I'm well. It was a snow day (no work) today so I went out for Minca ramen, then stayed home and cooked/baked, watched a movie.
I had a long talk with Tim after workshop this past week, and we talked about my feelings about my writing/poetry--and he really tried very hard to help me "get to the bottom of it." We devised a plan for me to refocus/realign my writing sensibilities and to get me on the track that I want. He's been really happy with what I've been writing, but understood my concerns and wants me to be happy with what I'm producing.
I'm so grateful for his grace and understanding. That he cares enough to work through this issue I've been having. He read a few poems to me during our meeting (model poems with the kind of 'thinking' that he thinks I should try out--Stevens, Yeats, and Frost). I left the meeting (out into the hard falling snow) with a feeling of reassurance and comfort.

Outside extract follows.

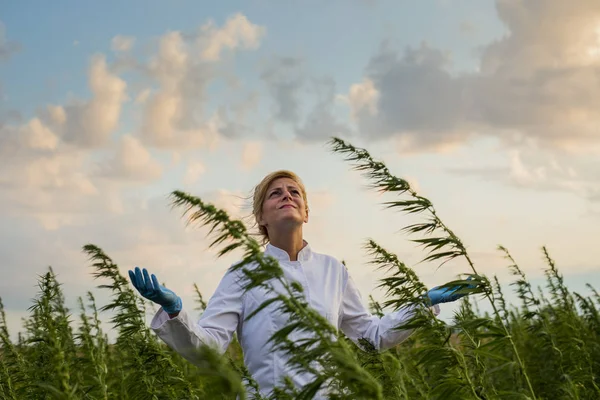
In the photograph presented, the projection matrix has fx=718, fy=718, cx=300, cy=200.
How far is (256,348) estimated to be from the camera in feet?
17.8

On my 15 minute break during my 4 hour workshop, I went out into a snow-covered lawn area--it was unmarked by tracks, and I stomped my way in the fresh powder, and plopped down in the middle of it. Sat in the dark, staring at the tree, the falling snow, lit by the lamp. Watched the snow grow heavy on the boughs. And noticed how they fell in clods around me.
Thank you for the music. I dream of Montauk with a turf of snow.